If you keep one thing in your fridge, make it this. Two ingredients, twenty minutes, and a lemon infused olive oil you'll use on everything. Greeks have been doing this forever - not because it's trendy, but because it works. I've been making it for years, and it instantly lifts salads, fish, and roasted vegetables. The commercial versions? Not even close.

Table of Contents
Recipe snapshot

📸 At a glance:
- 🫒 What it is: Lemon infused olive oil is simply good quality extra virgin olive oil gently heated with fresh lemon peel until fragrant and flavourful. Two ingredients, no special equipment needed.
- ⏱️ How long it takes: About 20 minutes from start to finish - most of that is hands off while the oil does its thing on the stove.
- 🍋 What makes it worth making: The commercial versions are expensive and frankly disappointing. This one tastes like actual lemon and actual olive oil - because that's exactly what it is.

**Stored data entries**

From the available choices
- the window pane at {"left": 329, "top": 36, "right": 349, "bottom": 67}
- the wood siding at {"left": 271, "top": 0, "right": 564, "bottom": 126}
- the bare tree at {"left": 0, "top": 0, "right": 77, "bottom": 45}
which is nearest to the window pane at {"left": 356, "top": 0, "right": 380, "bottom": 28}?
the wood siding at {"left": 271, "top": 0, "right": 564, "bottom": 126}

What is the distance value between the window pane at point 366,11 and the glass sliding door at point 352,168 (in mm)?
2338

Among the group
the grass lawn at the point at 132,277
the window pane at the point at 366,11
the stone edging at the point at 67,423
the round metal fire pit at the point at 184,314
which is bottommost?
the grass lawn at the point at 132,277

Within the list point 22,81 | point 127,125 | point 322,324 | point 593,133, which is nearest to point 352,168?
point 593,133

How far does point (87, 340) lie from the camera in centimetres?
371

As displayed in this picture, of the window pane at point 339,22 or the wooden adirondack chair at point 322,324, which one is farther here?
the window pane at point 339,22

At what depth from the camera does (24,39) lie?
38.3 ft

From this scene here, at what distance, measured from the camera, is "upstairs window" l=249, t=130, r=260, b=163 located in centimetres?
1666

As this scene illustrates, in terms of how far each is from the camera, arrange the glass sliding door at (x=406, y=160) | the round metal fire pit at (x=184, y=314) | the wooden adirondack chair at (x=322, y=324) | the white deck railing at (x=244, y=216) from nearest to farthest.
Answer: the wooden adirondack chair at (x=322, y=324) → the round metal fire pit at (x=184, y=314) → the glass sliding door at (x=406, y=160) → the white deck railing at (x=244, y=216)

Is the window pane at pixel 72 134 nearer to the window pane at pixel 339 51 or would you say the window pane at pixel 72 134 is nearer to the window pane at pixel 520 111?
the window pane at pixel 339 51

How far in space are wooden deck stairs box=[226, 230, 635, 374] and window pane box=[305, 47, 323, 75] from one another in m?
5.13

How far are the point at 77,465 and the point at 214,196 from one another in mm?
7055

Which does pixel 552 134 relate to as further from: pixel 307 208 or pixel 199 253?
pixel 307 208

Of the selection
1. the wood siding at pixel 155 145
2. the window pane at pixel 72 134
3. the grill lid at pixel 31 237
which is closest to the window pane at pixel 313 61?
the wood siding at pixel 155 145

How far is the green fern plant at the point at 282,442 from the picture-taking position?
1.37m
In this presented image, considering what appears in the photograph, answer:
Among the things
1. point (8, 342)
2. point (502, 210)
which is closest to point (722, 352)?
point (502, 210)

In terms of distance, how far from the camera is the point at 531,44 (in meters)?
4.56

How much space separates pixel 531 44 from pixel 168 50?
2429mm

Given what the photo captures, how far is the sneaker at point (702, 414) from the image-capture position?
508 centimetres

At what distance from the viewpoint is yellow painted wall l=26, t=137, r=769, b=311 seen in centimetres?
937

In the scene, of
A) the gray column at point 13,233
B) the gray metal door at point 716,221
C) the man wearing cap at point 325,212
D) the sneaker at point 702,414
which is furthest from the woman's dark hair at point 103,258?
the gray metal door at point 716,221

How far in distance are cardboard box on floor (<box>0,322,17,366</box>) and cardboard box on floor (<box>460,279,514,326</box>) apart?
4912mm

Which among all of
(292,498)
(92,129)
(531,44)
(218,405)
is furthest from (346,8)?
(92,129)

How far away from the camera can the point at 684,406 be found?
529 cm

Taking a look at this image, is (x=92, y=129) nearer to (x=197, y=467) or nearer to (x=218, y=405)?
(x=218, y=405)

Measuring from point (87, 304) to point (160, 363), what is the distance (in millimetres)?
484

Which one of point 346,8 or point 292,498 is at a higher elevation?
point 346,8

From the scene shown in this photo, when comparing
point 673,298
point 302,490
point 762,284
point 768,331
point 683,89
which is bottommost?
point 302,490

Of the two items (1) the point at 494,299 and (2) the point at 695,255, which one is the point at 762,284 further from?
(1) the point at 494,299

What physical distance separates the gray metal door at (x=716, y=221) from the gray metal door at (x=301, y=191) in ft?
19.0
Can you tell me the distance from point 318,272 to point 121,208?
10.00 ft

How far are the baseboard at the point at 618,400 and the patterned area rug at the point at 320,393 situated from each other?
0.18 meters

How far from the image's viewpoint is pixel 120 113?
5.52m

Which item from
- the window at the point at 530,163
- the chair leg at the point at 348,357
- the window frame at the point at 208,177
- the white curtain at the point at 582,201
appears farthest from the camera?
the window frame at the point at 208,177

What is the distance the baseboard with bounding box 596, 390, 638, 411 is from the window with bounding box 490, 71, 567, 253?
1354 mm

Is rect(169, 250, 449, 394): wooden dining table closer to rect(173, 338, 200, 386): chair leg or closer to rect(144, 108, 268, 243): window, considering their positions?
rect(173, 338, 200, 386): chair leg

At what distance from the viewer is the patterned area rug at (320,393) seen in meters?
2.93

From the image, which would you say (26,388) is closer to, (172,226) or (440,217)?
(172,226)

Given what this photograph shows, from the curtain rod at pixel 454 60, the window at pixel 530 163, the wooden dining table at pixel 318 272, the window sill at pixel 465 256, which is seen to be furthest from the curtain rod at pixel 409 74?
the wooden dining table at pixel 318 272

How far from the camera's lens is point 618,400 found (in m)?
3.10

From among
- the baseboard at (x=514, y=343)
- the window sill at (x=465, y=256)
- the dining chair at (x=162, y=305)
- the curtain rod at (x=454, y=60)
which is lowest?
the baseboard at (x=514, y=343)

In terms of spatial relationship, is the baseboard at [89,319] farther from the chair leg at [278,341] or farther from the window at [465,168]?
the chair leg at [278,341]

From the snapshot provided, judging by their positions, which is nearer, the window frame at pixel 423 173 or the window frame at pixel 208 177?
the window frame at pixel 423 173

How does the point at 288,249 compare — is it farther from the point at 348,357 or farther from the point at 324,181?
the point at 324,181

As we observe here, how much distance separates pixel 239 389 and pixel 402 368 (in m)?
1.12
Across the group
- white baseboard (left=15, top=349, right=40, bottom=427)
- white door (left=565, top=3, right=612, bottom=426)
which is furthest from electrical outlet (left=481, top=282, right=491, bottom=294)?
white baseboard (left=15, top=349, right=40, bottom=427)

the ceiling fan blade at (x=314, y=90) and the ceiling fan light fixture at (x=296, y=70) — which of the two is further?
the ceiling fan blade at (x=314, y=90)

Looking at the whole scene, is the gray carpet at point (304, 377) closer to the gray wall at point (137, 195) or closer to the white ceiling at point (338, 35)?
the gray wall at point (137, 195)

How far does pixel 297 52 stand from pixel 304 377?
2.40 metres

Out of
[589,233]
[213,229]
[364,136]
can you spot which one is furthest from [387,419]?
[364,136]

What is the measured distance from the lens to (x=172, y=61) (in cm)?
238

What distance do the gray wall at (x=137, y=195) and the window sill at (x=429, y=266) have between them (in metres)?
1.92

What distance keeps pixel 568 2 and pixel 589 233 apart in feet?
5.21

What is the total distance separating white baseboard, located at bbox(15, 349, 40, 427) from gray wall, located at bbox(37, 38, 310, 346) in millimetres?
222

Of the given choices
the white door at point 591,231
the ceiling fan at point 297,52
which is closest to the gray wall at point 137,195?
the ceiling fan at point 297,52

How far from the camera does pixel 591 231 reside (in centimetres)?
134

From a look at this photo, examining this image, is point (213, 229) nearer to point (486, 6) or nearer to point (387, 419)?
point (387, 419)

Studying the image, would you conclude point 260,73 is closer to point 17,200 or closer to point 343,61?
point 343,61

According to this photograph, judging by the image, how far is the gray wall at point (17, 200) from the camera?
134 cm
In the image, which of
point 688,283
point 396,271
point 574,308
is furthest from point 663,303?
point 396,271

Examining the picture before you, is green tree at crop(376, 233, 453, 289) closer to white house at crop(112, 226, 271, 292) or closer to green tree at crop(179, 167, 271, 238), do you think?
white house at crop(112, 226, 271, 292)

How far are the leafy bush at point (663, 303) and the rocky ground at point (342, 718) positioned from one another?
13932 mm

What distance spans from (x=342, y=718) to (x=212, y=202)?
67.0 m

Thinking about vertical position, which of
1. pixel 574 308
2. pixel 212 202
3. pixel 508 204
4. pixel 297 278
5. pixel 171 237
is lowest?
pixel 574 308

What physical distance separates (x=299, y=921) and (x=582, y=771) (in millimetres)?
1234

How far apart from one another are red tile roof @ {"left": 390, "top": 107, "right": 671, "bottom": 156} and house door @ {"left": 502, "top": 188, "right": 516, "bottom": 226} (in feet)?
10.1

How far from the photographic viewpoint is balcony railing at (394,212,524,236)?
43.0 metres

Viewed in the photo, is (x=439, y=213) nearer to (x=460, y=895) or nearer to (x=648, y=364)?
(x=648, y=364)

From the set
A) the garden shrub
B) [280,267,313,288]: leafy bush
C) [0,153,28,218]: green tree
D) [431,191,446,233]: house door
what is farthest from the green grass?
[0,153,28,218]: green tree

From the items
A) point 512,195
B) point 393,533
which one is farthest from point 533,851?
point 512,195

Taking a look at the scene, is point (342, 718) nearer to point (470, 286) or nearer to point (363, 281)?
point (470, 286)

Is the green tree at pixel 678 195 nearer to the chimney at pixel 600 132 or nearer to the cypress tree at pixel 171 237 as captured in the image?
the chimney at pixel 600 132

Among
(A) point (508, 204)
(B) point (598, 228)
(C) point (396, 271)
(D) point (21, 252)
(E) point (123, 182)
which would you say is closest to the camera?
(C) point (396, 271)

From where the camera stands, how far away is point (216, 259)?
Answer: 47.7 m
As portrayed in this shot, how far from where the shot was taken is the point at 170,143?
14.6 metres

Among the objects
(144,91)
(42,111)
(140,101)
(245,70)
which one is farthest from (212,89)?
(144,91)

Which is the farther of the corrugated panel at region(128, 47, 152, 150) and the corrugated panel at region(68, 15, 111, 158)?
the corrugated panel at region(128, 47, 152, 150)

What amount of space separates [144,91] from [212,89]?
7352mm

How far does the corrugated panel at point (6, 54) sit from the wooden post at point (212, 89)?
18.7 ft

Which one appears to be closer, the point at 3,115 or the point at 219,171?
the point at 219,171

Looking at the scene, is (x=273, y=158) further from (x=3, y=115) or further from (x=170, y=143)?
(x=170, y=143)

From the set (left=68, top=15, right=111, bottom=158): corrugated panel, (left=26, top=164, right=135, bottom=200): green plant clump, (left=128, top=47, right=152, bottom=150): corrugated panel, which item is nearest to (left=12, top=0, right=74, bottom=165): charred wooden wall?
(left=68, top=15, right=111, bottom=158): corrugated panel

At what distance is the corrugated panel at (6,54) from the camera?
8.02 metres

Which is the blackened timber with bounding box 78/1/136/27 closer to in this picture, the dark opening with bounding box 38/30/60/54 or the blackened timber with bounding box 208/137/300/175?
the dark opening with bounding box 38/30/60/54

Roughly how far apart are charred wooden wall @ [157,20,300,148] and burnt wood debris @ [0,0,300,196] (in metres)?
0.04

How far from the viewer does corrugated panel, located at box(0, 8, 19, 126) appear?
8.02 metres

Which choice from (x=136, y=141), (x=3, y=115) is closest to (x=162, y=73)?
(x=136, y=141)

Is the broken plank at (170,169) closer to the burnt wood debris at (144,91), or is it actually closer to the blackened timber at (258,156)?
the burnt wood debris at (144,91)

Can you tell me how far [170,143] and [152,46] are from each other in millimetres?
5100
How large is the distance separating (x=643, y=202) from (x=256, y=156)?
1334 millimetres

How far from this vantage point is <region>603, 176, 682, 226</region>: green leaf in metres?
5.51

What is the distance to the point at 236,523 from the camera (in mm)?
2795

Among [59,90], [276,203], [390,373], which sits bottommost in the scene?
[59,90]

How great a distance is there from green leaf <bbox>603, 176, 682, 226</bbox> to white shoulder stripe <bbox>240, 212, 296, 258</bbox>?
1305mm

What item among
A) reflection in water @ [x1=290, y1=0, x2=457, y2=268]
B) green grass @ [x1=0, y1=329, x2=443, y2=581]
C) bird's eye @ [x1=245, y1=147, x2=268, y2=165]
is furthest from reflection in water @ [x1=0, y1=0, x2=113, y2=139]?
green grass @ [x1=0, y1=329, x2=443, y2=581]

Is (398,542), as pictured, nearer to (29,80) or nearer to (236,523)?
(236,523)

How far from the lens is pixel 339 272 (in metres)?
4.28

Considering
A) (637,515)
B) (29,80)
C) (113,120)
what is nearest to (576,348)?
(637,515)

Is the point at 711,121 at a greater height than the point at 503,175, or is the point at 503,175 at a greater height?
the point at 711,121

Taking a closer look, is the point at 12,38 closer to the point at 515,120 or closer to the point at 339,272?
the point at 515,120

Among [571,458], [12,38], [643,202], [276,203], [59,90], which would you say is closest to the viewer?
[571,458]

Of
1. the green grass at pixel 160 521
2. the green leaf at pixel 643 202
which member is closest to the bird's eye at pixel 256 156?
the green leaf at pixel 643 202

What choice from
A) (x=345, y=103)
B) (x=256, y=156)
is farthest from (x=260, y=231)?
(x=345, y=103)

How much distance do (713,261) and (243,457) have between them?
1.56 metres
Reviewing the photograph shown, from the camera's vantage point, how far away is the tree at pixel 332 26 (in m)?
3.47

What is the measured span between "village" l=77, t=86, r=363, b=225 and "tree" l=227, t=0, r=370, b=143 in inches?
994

**Exercise instructions**
[A] Decide whether each statement below agrees with the lemon oil recipe text: (i) the oil takes about 20 minutes from start to finish; (ii) making it requires special equipment; (iii) the olive oil is heated with lemon juice. For each, answer yes or no and quote the deciding words of the text.
[B] Write the next part of the lemon oil recipe text, picking up after its last sentence.

**Exercise answers**
[A]
(i) Yes: "About 20 minutes from start to finish"
(ii) No: "no special equipment needed"
(iii) No: "gently heated with fresh lemon peel"

[B]
- 🫙 How to use it: Drizzle over salads, grilled fish, roasted vegetables, fresh bread, or anywhere you'd use regular olive oil but want a citrus lift.
- ✅ Peter's tip: Use the best olive oil you can find. Greek extra virgin if possible - the flavour difference is real and it matters here more than almost anywhere else.
⭐️ READER REVIEW
"I have made your lemon infused olive oil wow its delicious 😋"
- Vern
What you need
Just two ingredients - but both matter enormously.

- Extra virgin olive oil - this is not the place for a cheap or light olive oil. The oil IS the recipe, so use the best you have. Greek extra virgin is my preference - a good Laconian EVOO has a natural fruitiness that works beautifully with lemon. If you wouldn't drizzle it on bread, don't use it here.
- Fresh lemons - specifically the peel, not the juice. You want unwaxed organic lemons if you can find them - you're using the skin, so what's on the outside matters. Scrub them thoroughly regardless. Avoid any of the white pith when peeling - it's bitter and will affect the flavour of the oil.
Quick overview - how to make it
Full instructions and quantities are in the recipe card below.

- Step 1: Prep your lemons - Scrub your lemons thoroughly and peel them carefully, avoiding the white pith. The peel only - no juice needed here.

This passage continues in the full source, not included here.